* Begin Excerpt *

# Cleaning scallops from a St Joe's Bay



## blackmax (Jul 18, 2013)

My brother-in-law did a time lapse of us cleaning a few gallons of scallops.


----------



## Mak-n-Memories (Jul 19, 2013)

glad you found some.


----------



## Hit-n-Miss (Jul 19, 2013)

I wish it actually went that fast.


----------



## smoothie (Jul 19, 2013)

Nice! Shop vac works wonders with those things


----------



## Hit-n-Miss (Jul 19, 2013)

smoothie said:


> Nice! Shop vac works wonders with those things


Yeah but then you have to clean the shop vac.


----------



## bhdawgs (Jul 19, 2013)

I took ours to Sea Hag to get cleaned last week.  An absolute steal at $8 a lb. out of the shell.    Last thing I want to do is clean fish or scallops after a day on the water.  Cuts into my happy hour time


----------



## DEERFU (Jul 19, 2013)

Nice haul Blackmax! Our kayaks are loaded and ready. Leaving Sunday am for a week at the Cape San Blas campground. How deep were yawl finding 'em? We normally put in at the canoe park/portage outside the state park but the scallops were slim pickins last year. We did manage a few large ones in the deep water near Blacks Island. Hopin' it's a little more productive this year. How bad was the sea weed on the gulf side?

* End Excerpt *

Required work:
1: Sum up the scallop-cleaning thread in two sentences.
2: Check each statement against the scallop-cleaning thread and say yes or no: (a) Sea Hag charged $8 a pound for scallops out of the shell. (b) DEERFU found plenty of scallops at the canoe park last year. (c) Hit-n-Miss says the shop vac has to be cleaned afterward.

* Begin Material shown *

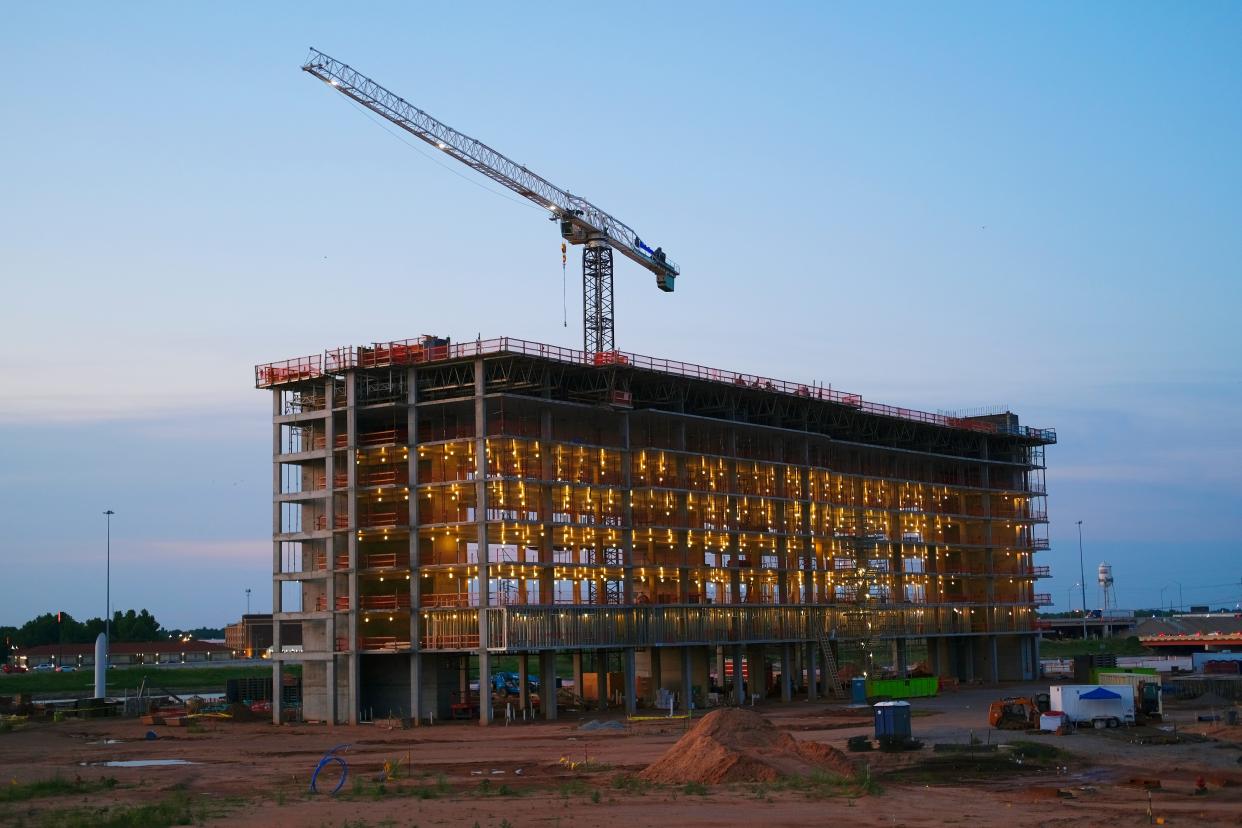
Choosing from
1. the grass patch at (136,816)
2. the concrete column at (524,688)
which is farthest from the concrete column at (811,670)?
the grass patch at (136,816)

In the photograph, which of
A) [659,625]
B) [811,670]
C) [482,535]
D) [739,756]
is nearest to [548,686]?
[659,625]

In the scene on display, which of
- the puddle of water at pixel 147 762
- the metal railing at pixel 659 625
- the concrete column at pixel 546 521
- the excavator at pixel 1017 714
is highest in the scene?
the concrete column at pixel 546 521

* End Material shown *

Written responses:
1: A forum poster shares a brother-in-law's time lapse of them cleaning a few gallons of scallops from St Joe's Bay. Replies mention using a shop vac, which then has to be cleaned, paying Sea Hag $8 a pound to clean scallops, and one poster's coming week at the Cape San Blas campground with kayaks.

2:
(a) Yes: "An absolute steal at $8 a lb. out of the shell."
(b) No: "the scallops were slim pickins last year."
(c) Yes: "Yeah but then you have to clean the shop vac."